Some ad blockers are among those being removed, largely because they could use those root certificates to examine traffic passing through them (the websites you view and more) at the packet level, bypassing encryption and other data protection methods. Apple typically carefully authorizes root certificates via iOS and OS X.
These ad blockers are unlike the content blockers that Apple has built a framework for in iOS 9 that allow ad-blocking in Safari. These block ads and other content inside apps by scraping them out of your web traffic. The only way to do that is to set up a VPN-type arrangement where your traffic flows through the app-maker’s servers to perform the injection, or in this case, removal.

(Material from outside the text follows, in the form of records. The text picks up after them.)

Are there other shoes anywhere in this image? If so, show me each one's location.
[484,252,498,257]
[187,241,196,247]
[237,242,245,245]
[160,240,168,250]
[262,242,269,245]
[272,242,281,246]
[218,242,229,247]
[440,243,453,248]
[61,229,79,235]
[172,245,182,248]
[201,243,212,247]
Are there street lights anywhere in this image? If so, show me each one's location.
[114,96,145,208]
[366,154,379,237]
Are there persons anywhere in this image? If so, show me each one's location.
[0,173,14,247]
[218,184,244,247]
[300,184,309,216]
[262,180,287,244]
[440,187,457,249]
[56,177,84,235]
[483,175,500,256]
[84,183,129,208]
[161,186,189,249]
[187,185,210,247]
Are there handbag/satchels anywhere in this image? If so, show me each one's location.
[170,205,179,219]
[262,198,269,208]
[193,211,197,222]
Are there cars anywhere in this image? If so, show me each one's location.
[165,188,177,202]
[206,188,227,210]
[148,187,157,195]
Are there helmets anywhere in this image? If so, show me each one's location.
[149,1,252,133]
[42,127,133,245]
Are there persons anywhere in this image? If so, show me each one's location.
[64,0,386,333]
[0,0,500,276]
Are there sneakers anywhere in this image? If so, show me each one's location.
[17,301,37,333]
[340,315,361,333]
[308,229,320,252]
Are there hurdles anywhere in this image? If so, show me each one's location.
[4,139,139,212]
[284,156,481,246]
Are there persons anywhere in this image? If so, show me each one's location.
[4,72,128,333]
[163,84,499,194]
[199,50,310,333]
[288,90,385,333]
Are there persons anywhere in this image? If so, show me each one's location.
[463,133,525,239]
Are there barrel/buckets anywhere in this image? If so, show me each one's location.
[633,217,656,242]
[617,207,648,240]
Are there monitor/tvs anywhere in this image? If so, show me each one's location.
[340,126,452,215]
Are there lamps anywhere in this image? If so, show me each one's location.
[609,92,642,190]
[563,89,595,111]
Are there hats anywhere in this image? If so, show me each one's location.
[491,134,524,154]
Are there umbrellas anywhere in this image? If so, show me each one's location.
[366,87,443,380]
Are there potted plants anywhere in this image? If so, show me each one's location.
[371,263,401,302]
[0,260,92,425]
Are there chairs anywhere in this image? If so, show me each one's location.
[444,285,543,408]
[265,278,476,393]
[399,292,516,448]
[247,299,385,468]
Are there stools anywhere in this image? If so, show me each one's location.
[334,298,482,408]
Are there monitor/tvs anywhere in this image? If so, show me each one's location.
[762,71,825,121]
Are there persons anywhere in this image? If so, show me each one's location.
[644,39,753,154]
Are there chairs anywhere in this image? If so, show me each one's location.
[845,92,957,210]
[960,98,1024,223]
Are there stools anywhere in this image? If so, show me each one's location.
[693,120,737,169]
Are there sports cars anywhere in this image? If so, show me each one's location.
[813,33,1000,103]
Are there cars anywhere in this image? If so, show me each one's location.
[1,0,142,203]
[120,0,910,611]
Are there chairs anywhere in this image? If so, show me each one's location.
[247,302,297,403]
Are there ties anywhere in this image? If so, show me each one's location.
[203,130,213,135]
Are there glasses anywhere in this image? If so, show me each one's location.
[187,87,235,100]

While not overtly malicious, it is potentially misleading and dangerous. This passing of information readable by a third party through an external server is an app-in-the-middle situation. That’s a scenario closely associated with hacking attacks because it is transparent to the user and gives access to unencrypted traffic.
One of the apps that has been removed is apparently Been Choice, a content blocker that worked even inside apps. We covered them recently and remarked that it was very curious that they were able to do what they do inside of Apple’s system. The app is currently no longer available on the App Store.
In the case of a traditional VPN app, people are explicitly aware that their traffic is being routed through an external server. With content blockers, not so much. So Apple is likely putting the kibosh on these apps both because they use a third-party root certificate and because they route traffic through external servers to perform those actions and because it is not expected behavior, as it is with a VPN. Apple has also expanded their support for VPNs with official frameworks in iOS 9.
Here is Apple’s statement:
Apple is deeply committed to protecting customer privacy and security. We’ve removed a few apps from the App Store that install root certificates which enable the monitoring of customer network data that can in turn be used to compromise SSL/TLS security solutions. We are working closely with these developers to quickly get their apps back on the App Store, while ensuring customer privacy and security is not at risk.
Apple currently has no frameworks available for blocking ads or other content inside of apps as there are in Safari. Developers do have to make alterations in their apps for content blockers to be able to affect instances of the Safari in-app browser.